## Start PAGE TEXT

TPR’s headquarters, which is being designed by local firm Overland Partners, is expected to be completed in January. The segment of the San Pedro Creek Culture Park currently under construction, right outside the Alameda, is expected to be complete in early 2021. All three projects will be in construction simultaneously.
The theme behind the lobby’s restoration, Martinez said, is “honoring the past, while looking to the future.” The Howard Theater, in Washington, D.C., also renovated by OTJ Architects, has large, permanent murals of black artists who’ve performed at the theater. Martinez said the team is looking to do the same at the Alameda Theater’s lobby, where artists who’ve performed there during its initial 30 year-plus run, such as Pedro Infante, Cantinflas and Rosita Fernandez, and Rita Vidaurri, would be immortalized in a tile mural.
The multimillion dollar renovation of the Alameda Theater will include a more than 50 percent reduction in seating capacity, the addition of bars and lounges, a stage that protrudes 13 feet into the orchestra level seating, and an ADA accessible elevator.
San Antonio residents can hear more of the plans from the Washington, D.C.-based architecture team renovating the circa-1949 theater during an open house—6-8 p.m. Monday at Guadalupe Theater, 1301 Guadalupe St.
The open house will be hosted by the Alameda Theater Conservancy (ATC), a nonprofit organization that manages Alameda complex, which consists of the theater, Texas Public Radio’s (TPR) future headquarters in the theater’s annex section, and the future amphitheater, part of the San Pedro Creek Culture Park currently under construction.
Construction on the Alameda Theater, 318 W. Houston St., is scheduled to begin this fall, and is projected to open early 2021.
Originally, the theater had around 2,500 seats. This will decrease significantly with seating ranging from 1,050 to 1,300 seats, which can take the form of theater rows or table/chair arrangements at the orchestra level, according to Gary Martinez, a partner at OTJ Architects, the D.C.-based architecture firm leading the renovations.
Martinez said the reduction in seating capacity is because of seat-width regulations that say seats must be 20 to 22 inches wide, rather than the original 17 inch seats.
The designers, which includes San Antonio firm Seventh Generation Design, are going for a "more intimate space." A lounge and bar area will be added to the back of the orchestra level—between the main seating space and the lobby. In the upper balcony, the designers propose the creation of "three large standing room or lounge tiers," or "La Terraza," which will include its own bar and drink rails.
The Historic Design and Review Commission gave conceptual approval to the renovations on March 20.
Michael Kaiser, interim executive director of the Alameda Theater Conservancy, declined to provide a total cost of the project, saying it was still in the early design phase. He said all additional costs would be covered by the conservancy through fundraising. The project, he said, “cannot happen without private donations,” and that the donors would be revealed “at a later date.”
Kaiser served as interim director of the San Antonio Symphony until January.
So far, Bexar County and the city have contributed $9 million each.
The City of San Antonio purchased the Alameda Theater in 1994 and in 2017, the city leased the theater to the conservancy in an agreement that lasts until 2036.
The stage’s depth—the distance between the back and front of the stage—will increase from 15 to 30 feet. The original restrooms of the theater will be kept and rehabilitated.

## End PAGE TEXT

» WHAT YOU HAVE TO DO: Which performers does the Alameda Theater renovation article name as artists who would be immortalized in the lobby's tile mural?

## Start DATA SUPPLIED

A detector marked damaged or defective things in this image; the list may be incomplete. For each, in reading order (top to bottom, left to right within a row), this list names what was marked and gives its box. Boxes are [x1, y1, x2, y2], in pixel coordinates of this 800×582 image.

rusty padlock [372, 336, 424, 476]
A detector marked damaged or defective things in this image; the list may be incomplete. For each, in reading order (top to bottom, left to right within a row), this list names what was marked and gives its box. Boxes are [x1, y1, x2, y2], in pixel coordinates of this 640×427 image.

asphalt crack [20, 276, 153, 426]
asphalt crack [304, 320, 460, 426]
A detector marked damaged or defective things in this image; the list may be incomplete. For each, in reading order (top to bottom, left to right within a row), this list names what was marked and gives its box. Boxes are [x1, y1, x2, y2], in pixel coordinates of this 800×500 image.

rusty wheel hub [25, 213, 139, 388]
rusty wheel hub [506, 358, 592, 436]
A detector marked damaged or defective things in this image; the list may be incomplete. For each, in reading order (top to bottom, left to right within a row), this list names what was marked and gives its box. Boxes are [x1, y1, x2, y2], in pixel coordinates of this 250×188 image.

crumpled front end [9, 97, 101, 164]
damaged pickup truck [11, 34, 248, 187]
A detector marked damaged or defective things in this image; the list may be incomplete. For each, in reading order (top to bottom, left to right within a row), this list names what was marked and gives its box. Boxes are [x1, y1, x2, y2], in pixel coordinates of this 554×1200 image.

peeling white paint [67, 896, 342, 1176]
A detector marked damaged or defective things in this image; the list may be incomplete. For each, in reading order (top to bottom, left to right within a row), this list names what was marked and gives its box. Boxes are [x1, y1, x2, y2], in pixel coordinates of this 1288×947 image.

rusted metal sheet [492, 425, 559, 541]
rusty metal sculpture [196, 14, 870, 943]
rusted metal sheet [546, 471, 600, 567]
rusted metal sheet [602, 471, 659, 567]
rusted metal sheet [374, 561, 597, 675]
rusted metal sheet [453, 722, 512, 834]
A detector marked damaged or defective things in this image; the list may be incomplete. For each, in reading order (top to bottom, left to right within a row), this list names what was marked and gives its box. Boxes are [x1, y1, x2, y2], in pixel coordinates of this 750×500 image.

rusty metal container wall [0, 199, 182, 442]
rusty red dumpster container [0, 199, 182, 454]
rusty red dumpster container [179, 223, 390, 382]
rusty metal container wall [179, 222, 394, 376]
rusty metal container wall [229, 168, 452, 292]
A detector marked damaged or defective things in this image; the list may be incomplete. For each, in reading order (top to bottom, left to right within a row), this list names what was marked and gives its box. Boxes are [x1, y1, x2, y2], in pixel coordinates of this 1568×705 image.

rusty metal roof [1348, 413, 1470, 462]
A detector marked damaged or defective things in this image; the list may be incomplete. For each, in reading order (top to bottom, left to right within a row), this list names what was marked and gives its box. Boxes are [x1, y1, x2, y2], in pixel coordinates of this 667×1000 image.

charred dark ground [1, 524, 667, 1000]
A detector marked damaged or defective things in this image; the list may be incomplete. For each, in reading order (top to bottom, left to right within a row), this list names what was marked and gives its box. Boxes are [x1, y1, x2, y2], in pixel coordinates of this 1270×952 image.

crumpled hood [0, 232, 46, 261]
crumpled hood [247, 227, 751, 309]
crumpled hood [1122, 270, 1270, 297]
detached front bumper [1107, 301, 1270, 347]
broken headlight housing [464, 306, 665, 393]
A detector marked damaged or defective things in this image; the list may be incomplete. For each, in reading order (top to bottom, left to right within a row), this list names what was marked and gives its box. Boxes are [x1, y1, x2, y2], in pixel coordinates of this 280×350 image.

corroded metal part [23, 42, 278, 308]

## End DATA SUPPLIED

» OUTPUT OF THE EXERCISE: Pedro Infante, Cantinflas, Rosita Fernandez and Rita Vidaurri.